Recorded information
++++

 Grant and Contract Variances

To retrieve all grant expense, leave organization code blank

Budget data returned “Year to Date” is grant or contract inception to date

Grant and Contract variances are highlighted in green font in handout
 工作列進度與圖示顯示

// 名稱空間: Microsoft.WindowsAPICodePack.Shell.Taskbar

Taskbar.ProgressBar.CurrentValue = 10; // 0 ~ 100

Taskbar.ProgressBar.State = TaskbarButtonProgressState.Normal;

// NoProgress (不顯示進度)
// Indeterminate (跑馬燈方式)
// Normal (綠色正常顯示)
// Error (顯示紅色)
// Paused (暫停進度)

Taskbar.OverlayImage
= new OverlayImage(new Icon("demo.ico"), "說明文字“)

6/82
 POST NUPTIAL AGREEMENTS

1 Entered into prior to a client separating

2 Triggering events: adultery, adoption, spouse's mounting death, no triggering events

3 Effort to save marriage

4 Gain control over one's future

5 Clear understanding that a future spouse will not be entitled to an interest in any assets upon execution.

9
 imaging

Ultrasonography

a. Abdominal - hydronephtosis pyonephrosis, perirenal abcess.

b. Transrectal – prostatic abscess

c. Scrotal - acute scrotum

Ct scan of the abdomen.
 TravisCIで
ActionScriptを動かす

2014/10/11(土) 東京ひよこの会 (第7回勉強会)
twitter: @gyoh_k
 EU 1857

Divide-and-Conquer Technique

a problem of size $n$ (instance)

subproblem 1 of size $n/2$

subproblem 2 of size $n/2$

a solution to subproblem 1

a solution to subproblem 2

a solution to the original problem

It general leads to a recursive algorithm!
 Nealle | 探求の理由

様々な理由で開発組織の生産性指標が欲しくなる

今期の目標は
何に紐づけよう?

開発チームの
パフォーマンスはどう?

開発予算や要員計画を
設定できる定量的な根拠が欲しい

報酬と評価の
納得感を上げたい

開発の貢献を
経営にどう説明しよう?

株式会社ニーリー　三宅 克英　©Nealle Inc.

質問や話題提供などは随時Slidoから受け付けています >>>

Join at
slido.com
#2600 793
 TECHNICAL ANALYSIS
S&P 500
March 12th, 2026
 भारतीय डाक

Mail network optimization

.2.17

++++

Work instruction
Your task is to repeat every entry exactly.

Your response
 Grant and Contract Variances

To retrieve all grant expense, leave organization code blank

Budget data returned “Year to Date” is grant or contract inception to date

Grant and Contract variances are highlighted in green font in handout
 工作列進度與圖示顯示

// 名稱空間: Microsoft.WindowsAPICodePack.Shell.Taskbar

Taskbar.ProgressBar.CurrentValue = 10; // 0 ~ 100

Taskbar.ProgressBar.State = TaskbarButtonProgressState.Normal;

// NoProgress (不顯示進度)
// Indeterminate (跑馬燈方式)
// Normal (綠色正常顯示)
// Error (顯示紅色)
// Paused (暫停進度)

Taskbar.OverlayImage
= new OverlayImage(new Icon("demo.ico"), "說明文字“)

6/82
 POST NUPTIAL AGREEMENTS

1 Entered into prior to a client separating

2 Triggering events: adultery, adoption, spouse's mounting death, no triggering events

3 Effort to save marriage

4 Gain control over one's future

5 Clear understanding that a future spouse will not be entitled to an interest in any assets upon execution.

9
 imaging

Ultrasonography

a. Abdominal - hydronephtosis pyonephrosis, perirenal abcess.

b. Transrectal – prostatic abscess

c. Scrotal - acute scrotum

Ct scan of the abdomen.
 TravisCIで
ActionScriptを動かす

2014/10/11(土) 東京ひよこの会 (第7回勉強会)
twitter: @gyoh_k
 EU 1857

Divide-and-Conquer Technique

a problem of size $n$ (instance)

subproblem 1 of size $n/2$

subproblem 2 of size $n/2$

a solution to subproblem 1

a solution to subproblem 2

a solution to the original problem

It general leads to a recursive algorithm!
 Nealle | 探求の理由

様々な理由で開発組織の生産性指標が欲しくなる

今期の目標は
何に紐づけよう?

開発チームの
パフォーマンスはどう?

開発予算や要員計画を
設定できる定量的な根拠が欲しい

報酬と評価の
納得感を上げたい

開発の貢献を
経営にどう説明しよう?

株式会社ニーリー　三宅 克英　©Nealle Inc.

質問や話題提供などは随時Slidoから受け付けています >>>

Join at
slido.com
#2600 793
 TECHNICAL ANALYSIS
S&P 500
March 12th, 2026
 भारतीय डाक

Mail network optimization

.2.17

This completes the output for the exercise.